第11話「とある愛情の話」






















 やばいことを聞いちゃったけど、とりあえず……ふたりと知り合いであることは一旦黙っておいた。なんとなく気まずくなりそうだったのが、嫌で。




 衝撃的な事実を知った後は、椿さんから色んな話を聞かせてもらった。


 それは主に娘に対する深く大きな愛情の話で、正直……聞いてるだけでもちょっと辛かった。あたしの家庭とは、まるで正反対だったから。

 金はないけど愛情に満ちた家庭と、金だけは満ち溢れていて愛情は微塵もない家庭。

 どちらがいいかなんて……あたしにとっては、ひとつしかなかった。


「本当に……ふたりのこと愛してるの」


 どこまでも慈愛と母性に包まれた発言を聞いていられなくて…今にも耳を塞ぎたい気持ちで、だけどそれでもちゃんと聞いた。

 椿さんから発せられる言葉を聞き逃したくなかったのもあるけど……なによりも、純粋な好奇心から。

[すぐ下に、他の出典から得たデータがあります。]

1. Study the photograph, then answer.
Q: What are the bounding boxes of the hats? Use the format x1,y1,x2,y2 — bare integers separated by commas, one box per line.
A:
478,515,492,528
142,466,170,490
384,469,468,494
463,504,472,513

 あたしが望むことすら許されなかった“愛”が、目の前にある。

 それはいったい、どんなものなんだろ?


「あの子達がいてくれたから……ここまで頑張れたの」


 あまりにも綺麗な言葉ばかり、続く。


 醜い思考が、蠢く。


 …そんなの、当たり前でしょ。

 自分で産んだんだから、頑張るのなんて当然じゃん。

 てか、“いてくれた”って……まるで自然に生まれてきたみたいに言うけど、お前が自ら“産んだ”んだよ。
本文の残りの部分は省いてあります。